Occasionally business owners outsmart themselves when it comes to leases on their premises. We were recently asked to help in the selling of a retail business here on the Sunshine Coast that has been in the same location for many years. The lease had run its course and the business owner had chosen not to renew the lease. The landlord was agreeable to this, with the lease reverting to a ‘monthly’ tenancy. With a monthly tenancy, there is no security of tenure. Either party to the lease, either the landlord or the tenant can terminate with just 1 months notice. It gives the tenant the flexibility to be able to vacate within 30 days, but it makes the business very vulnerable.
The business owner wanted to retire once the business had sold, but knowing that retail businesses were hard to sell, he wasn’t prepared to commit to another 3 years in the shop. The business was a well branded franchise, with outlets all over Australia. With a sign in the window, ‘Business for Sale’, a buyer wandered into the shop to chat with the owner. After many meetings, the prospective buyer was told that the lease was only on a monthly basis, he quietly did some delving to establish the identity of the landlord. He also contacted the franchisor directly, to ask if any new franchises were available on the Sunshine Coast. The new tenant wasn’t prepared to pay anything for the business, knowing the owner had no secure lease and consequently, had no business to sell, just a shop full of stock. The buyer then negotiated directly with the landlord, who agreed to a long lease of 5 years. And why wouldn’t he! His existing tenant wasn’t prepared to sign a new lease, so it made good sense.

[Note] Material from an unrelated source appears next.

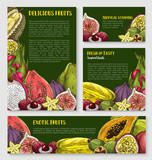 Exotic tropical fruit banner, poster template set - 148158410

The landlord gave 30 days notice to the existing tenant, who was now in a really bad situation. He has a shop full of stock, but the new tenant only wanted certain items, not the whole shop full. The new tenant dealt directly with the franchisor, who was delighted to have a new franchisee happy to sign a long lease. The existing business owner now has no business to sell and a shop full of stock that he has to sell at a bargain price, just to get rid of it all.
The moral of the story is that without a solid lease in place, any business is in a very shaky position. Landlords have no emotions: they don’t care about a longstanding tenant who may have been paying rent loyally for many years. If there’s no signed lease in place, it’s “Adios Amigo!”